Кара посмотрела на сарай. Она была почти уверена, что там был отборник проб на деревянной ручке, который можно было использовать, чтобы скрести корни, но он был тяжёлый. Может, больше толку было бы закатать рукава и поработать пальцами. И плюс к тому, рвать корни она не хотела.
Она пошла к пруду, думая про свою школьную работу. Уроки фонетики. Часть материала была о том, как дети учат фонемы, слушая своих родителей, даже ещё раньше, чем начинают использовать какие-то слова. Способы использования звука в разных местах — разница между специфическим дифтонгом на Церере и таким же в Североамериканской Зоне Общих Интересов или в Корее, на Титане или Медине — были чем-то, что дети осваивали даже раньше, чем они понимали, что понимают это.

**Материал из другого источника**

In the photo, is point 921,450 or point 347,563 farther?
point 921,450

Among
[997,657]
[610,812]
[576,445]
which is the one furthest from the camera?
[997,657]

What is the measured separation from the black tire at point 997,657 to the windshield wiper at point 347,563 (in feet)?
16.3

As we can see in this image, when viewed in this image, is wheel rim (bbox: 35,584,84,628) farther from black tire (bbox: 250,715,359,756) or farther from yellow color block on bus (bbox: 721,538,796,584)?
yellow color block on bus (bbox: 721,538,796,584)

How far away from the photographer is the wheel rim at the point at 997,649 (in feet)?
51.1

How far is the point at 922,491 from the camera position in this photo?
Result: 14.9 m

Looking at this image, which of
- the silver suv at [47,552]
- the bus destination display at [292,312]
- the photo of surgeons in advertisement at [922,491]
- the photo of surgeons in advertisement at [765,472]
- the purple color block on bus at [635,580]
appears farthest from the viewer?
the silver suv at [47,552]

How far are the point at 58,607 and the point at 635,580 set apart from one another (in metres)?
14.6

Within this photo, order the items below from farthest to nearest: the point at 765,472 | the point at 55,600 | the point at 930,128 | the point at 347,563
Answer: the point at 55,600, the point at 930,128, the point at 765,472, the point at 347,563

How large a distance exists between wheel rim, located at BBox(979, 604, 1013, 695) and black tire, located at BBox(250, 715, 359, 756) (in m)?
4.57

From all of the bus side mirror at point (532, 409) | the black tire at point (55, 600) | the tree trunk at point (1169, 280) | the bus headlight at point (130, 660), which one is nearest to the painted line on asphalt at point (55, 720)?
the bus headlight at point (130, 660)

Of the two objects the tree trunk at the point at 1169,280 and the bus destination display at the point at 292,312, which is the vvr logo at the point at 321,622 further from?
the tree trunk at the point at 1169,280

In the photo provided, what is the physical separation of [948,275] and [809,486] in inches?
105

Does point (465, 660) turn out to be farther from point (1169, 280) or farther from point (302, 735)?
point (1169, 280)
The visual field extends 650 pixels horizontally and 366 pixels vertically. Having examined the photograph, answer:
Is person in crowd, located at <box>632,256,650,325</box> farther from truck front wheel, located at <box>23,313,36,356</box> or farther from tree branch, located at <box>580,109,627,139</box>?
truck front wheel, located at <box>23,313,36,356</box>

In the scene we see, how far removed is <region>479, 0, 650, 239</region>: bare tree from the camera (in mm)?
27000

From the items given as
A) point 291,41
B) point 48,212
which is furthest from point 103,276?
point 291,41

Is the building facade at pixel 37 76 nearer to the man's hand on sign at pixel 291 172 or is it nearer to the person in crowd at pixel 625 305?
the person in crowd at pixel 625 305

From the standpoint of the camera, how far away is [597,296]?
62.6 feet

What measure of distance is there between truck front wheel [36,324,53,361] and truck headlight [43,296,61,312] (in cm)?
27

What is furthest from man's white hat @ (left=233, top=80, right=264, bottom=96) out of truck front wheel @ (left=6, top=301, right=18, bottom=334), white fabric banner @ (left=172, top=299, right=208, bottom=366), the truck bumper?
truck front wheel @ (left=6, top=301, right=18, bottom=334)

Однажды она что-то такое читала, был в прошлом Земли человек, который попробовал выяснить, как построить разговор с осьминогами, и для этого решил растить с ними своего ребёнка, в надежде на то, что человеческое дитя вырастет билингвальным — англо- и осьминогоязычным. Звучит как бред, но кто знает? С тем, как работает фонема, может, оно и имело смысл, в конце концов. Правда, она была вполне уверена, что никто с осьминогами так и не заговорил, так что скорее всего, хорошо это не кончилось…
Она шла по тропинке, шагая по маленьким бороздкам, оставленным колёсами тележки. Вода в пруду, должно быть, холодная. Она уже представляла себе, какими будут ощущения, когда она сунет туда руки. Интересно, в гнезде ли ещё птенцы. Они вполне могут быть достаточно взрослыми для того, чтобы спуститься вниз, в воду, и остаётся только догадываться, хорошо это или плохо.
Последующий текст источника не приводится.